LM Studio REST API v1 Integration

Overview

The benchmark tool now supports LM Studio's native REST API v1 (/api/v1/*) in addition to the existing Python SDK/CLI mode. This enables advanced features such as stateful chats, parallel requests, and more precise metrics.

New Features

1. REST API Mode (`--use-rest-api`)

Uses /api/v1/chat for inference instead of the Python SDK
Stateful chat management (response_id tracking)
Detailed stats in the response (TTF, tokens/s, tokens in/out)
Streaming events for more accurate measurement

2. Model Management via API

GET /api/v1/models — list with capabilities (vision, tool-use)
POST /api/v1/models/load — explicit load with configuration
POST /api/v1/models/unload — explicit unload
POST /api/v1/models/download — download model via API

3. Improved Capabilities Detection

Vision support: capabilities.vision flag from the API
Tool calling: capabilities.trained_for_tool_use flag
Use the --only-vision or --only-tools filters

4. Parallel Inference (LM Studio 0.4.0+)

--n-parallel N — max concurrent predictions (default: 4)
--unified-kv-cache — optimizes VRAM usage for parallel requests
Continuous batching support (llama.cpp 2.0+)

- DATASET RECORDS -
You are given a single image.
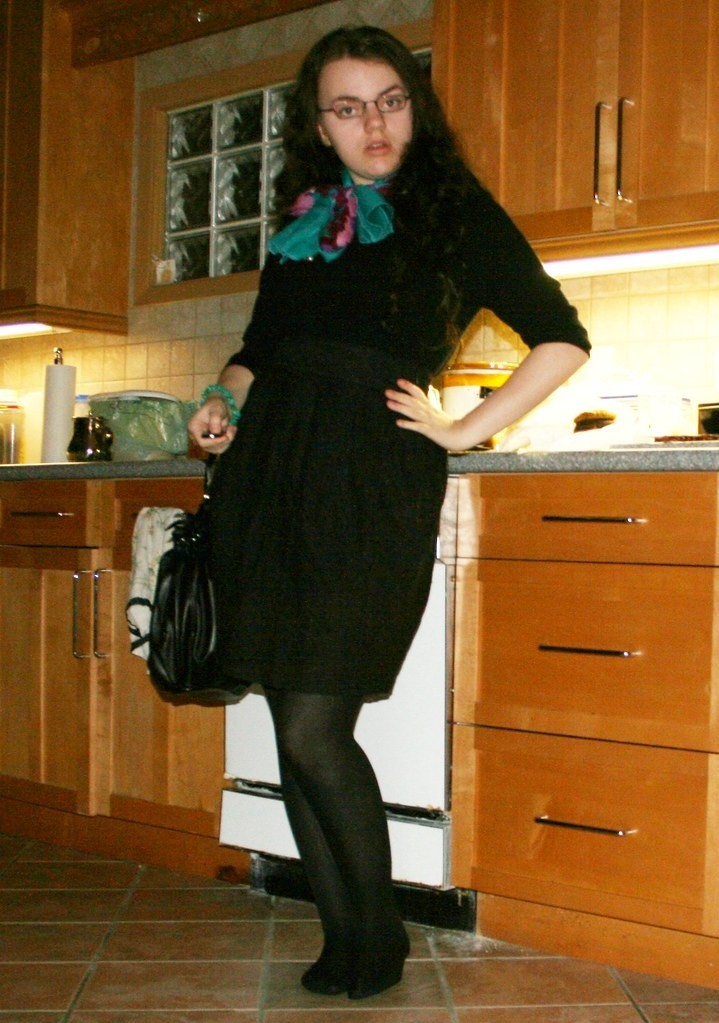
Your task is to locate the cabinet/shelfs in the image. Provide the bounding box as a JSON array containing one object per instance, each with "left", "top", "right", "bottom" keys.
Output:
[
  {"left": 0, "top": 477, "right": 246, "bottom": 881},
  {"left": 452, "top": 470, "right": 719, "bottom": 990},
  {"left": 0, "top": 0, "right": 136, "bottom": 338},
  {"left": 430, "top": 0, "right": 719, "bottom": 263}
]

- TASKS TO PERFORM -
[1] Print the part of the LM Studio integration notes from "LM Studio REST" to "tokens/s, tokens in/out)", both included.
[2] According to the LM Studio integration notes, what is the default value of --n-parallel?

- ANSWERS PER TASK -
[1]
LM Studio REST API v1 Integration

Overview

The benchmark tool now supports LM Studio's native REST API v1 (/api/v1/*) in addition to the existing Python SDK/CLI mode. This enables advanced features such as stateful chats, parallel requests, and more precise metrics.

New Features

1. REST API Mode (`--use-rest-api`)

Uses /api/v1/chat for inference instead of the Python SDK
Stateful chat management (response_id tracking)
Detailed stats in the response (TTF, tokens/s, tokens in/out)

[2] 4